- [Problem statement] Please write out the blog post below about nearing 40 in full, word for word.

START Extracted text

Tomorrow's Manchester Evening News site is worth keeping an eye on tomorrow because they're going 'Life On Mars' bonkers, especially Ian Wylie's blog. Poor love is getting way over-excited. And who can blame him?

I'll probably delete this...

I was just having a rummage around and found Andrew Collins' rather fine blog. His incredulity at The Apprentice made me chuckle, as does much of what he writes when indeed he does write these days.

In among some fine TV and music writing, I found the following post from March 4 which seems to sum up the sort of stuff that's filling my head as I teeter on the brink of 40.

Not that Mr Collins should be having wobbles, he's certainly filled his boots over the years. But it is quite reassuring to know that having trodden a similar path early doors it's normal to wonder what the heck the next bit of life has in store.

"Today I am the age that is also the meaning of life. This is handy. Thanks to Darren in Manchester for telling me that the popular song Happy Birthday To You was first published on March 4, 1924. This is also handy. I think it may be time for me to do or produce something profound. Having recently finished organising my working life (1988-2006) into a book for publication in May, I am more than aware of what we must call my achievements. I also know that I still haven't found what I'm looking for, jobwise. I've done quite a few things in the world of the media, most of which have been superceded by other things. At the moment I am still a DJ, albeit less of one than I was two years ago. I am, however, more of a scriptwriter than I was two years ago. The plates of my indecision constantly shift. I am an author, but not of anything made-up. I'd like to rectify that at some point in the near future. I'm not much of a journalist any more, even though that was my apprenticeship. I write occasional book reviews for the Times and at least one monthly column for Word, plus other bits and pieces when I have the time. I have just finished reading a beautifully written piece by David Denby in the New Yorker about the move from the fringes of filmmaking to the mainstream of fractured narrative. It would be lovely to write something as beautiful as pretty much anything in the New Yorker. It would also be nice to write something with a fractured narrative."

END Extracted text
START Supplied material

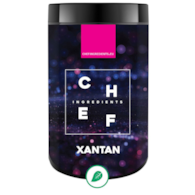 AB GUMA KSANTANOWA TEKSTURA XANTANA 500g CHEF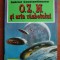 OZN si arta razboiului - Gabriel Constantinescu
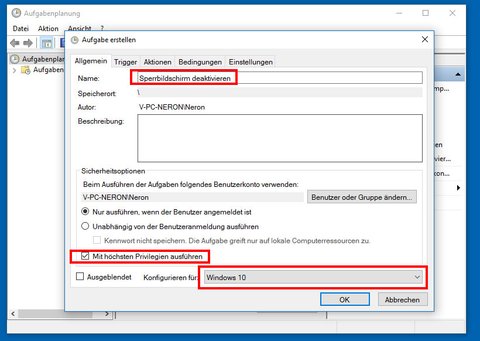 vibration für frauen Windows 10/11: Sperrbildschirm deaktivieren – Anleitung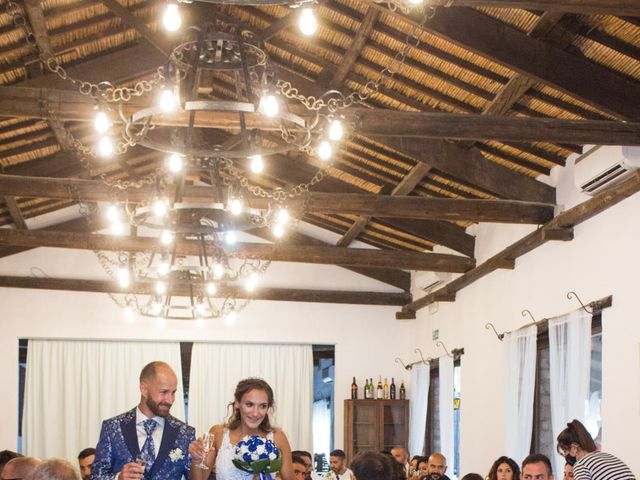 Il matrimonio di Pino e Alessia a San Vito, Cagliari 294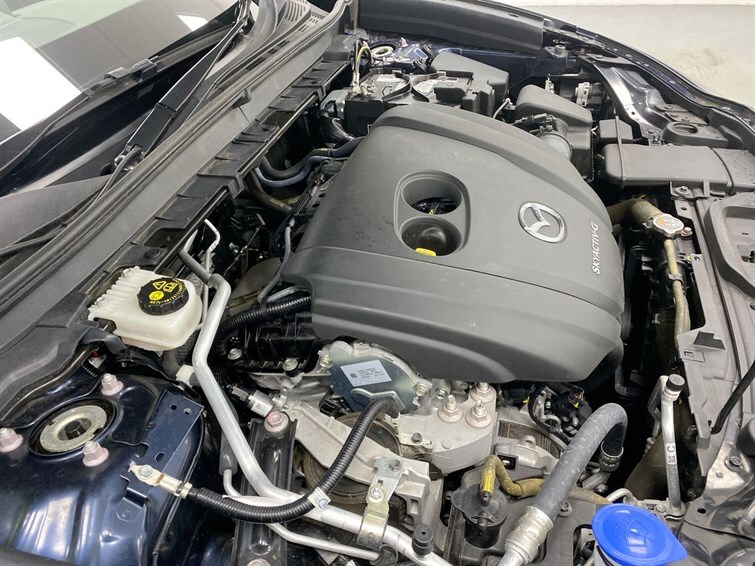 Used Mazda CX-30 2023 for sale - 78081363: Photo 30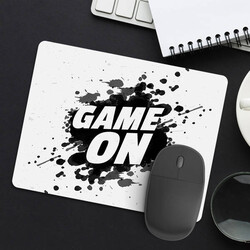 Game On Mousepad - Thumbnail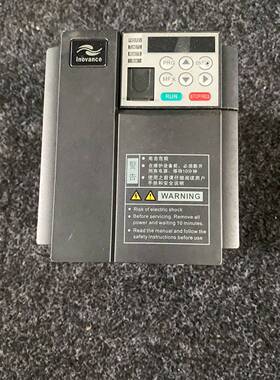 可维修MD310 1.5KW变频器MD310T1.5B-N 3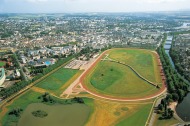 Hippodrome de la prairie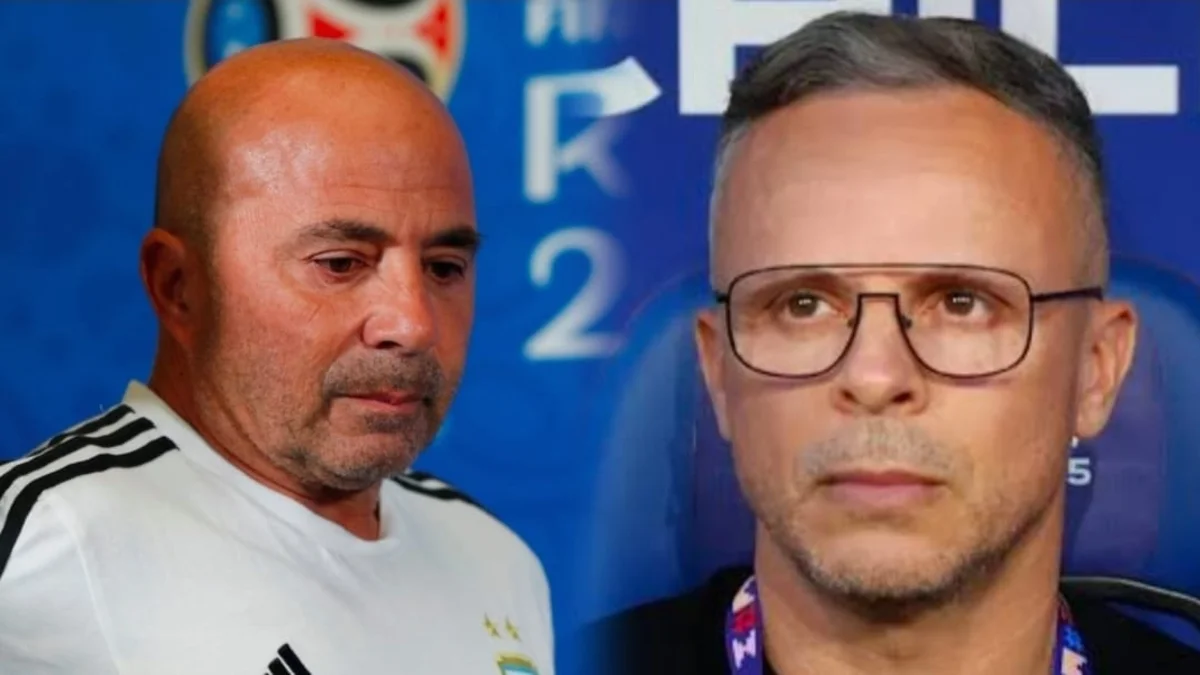 خورخي سامباولي ومحمد وهبي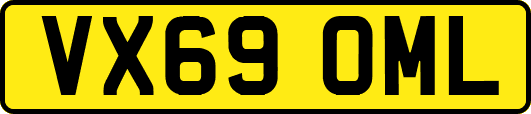 VX69OML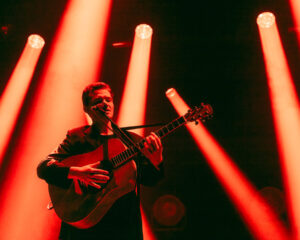 Festival Logo Nation of Language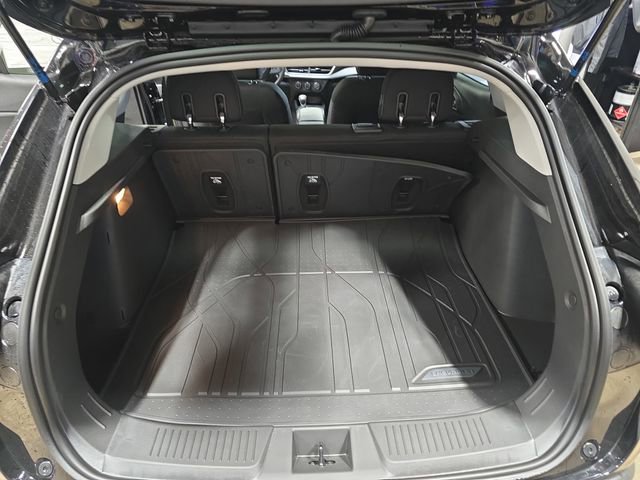 New 2026 Chevrolet Trax LS image 13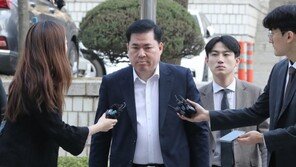 이재명과 법정 대면 앞둔 유동규…“거짓말 좀 안 했으면”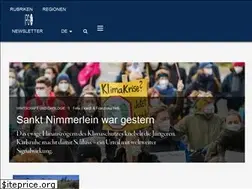 Sites similar to ipg-journal.de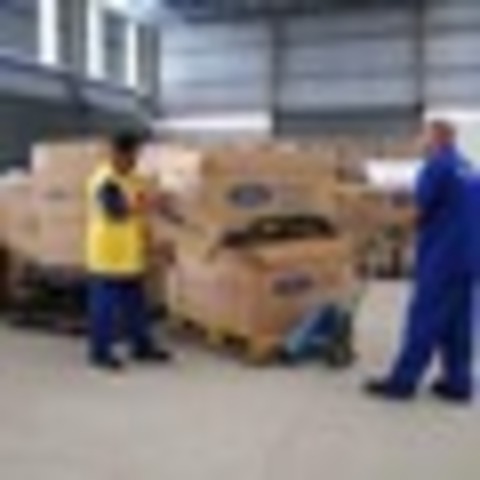 Reducción de inventarios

END Supplied material

- [Solution below]
Tomorrow's Manchester Evening News site is worth keeping an eye on tomorrow because they're going 'Life On Mars' bonkers, especially Ian Wylie's blog. Poor love is getting way over-excited. And who can blame him?

I'll probably delete this...

I was just having a rummage around and found Andrew Collins' rather fine blog. His incredulity at The Apprentice made me chuckle, as does much of what he writes when indeed he does write these days.

In among some fine TV and music writing, I found the following post from March 4 which seems to sum up the sort of stuff that's filling my head as I teeter on the brink of 40.

Not that Mr Collins should be having wobbles, he's certainly filled his boots over the years. But it is quite reassuring to know that having trodden a similar path early doors it's normal to wonder what the heck the next bit of life has in store.

"Today I am the age that is also the meaning of life. This is handy. Thanks to Darren in Manchester for telling me that the popular song Happy Birthday To You was first published on March 4, 1924. This is also handy. I think it may be time for me to do or produce something profound. Having recently finished organising my working life (1988-2006) into a book for publication in May, I am more than aware of what we must call my achievements. I also know that I still haven't found what I'm looking for, jobwise. I've done quite a few things in the world of the media, most of which have been superceded by other things. At the moment I am still a DJ, albeit less of one than I was two years ago. I am, however, more of a scriptwriter than I was two years ago. The plates of my indecision constantly shift. I am an author, but not of anything made-up. I'd like to rectify that at some point in the near future. I'm not much of a journalist any more, even though that was my apprenticeship. I write occasional book reviews for the Times and at least one monthly column for Word, plus other bits and pieces when I have the time. I have just finished reading a beautifully written piece by David Denby in the New Yorker about the move from the fringes of filmmaking to the mainstream of fractured narrative. It would be lovely to write something as beautiful as pretty much anything in the New Yorker. It would also be nice to write something with a fractured narrative."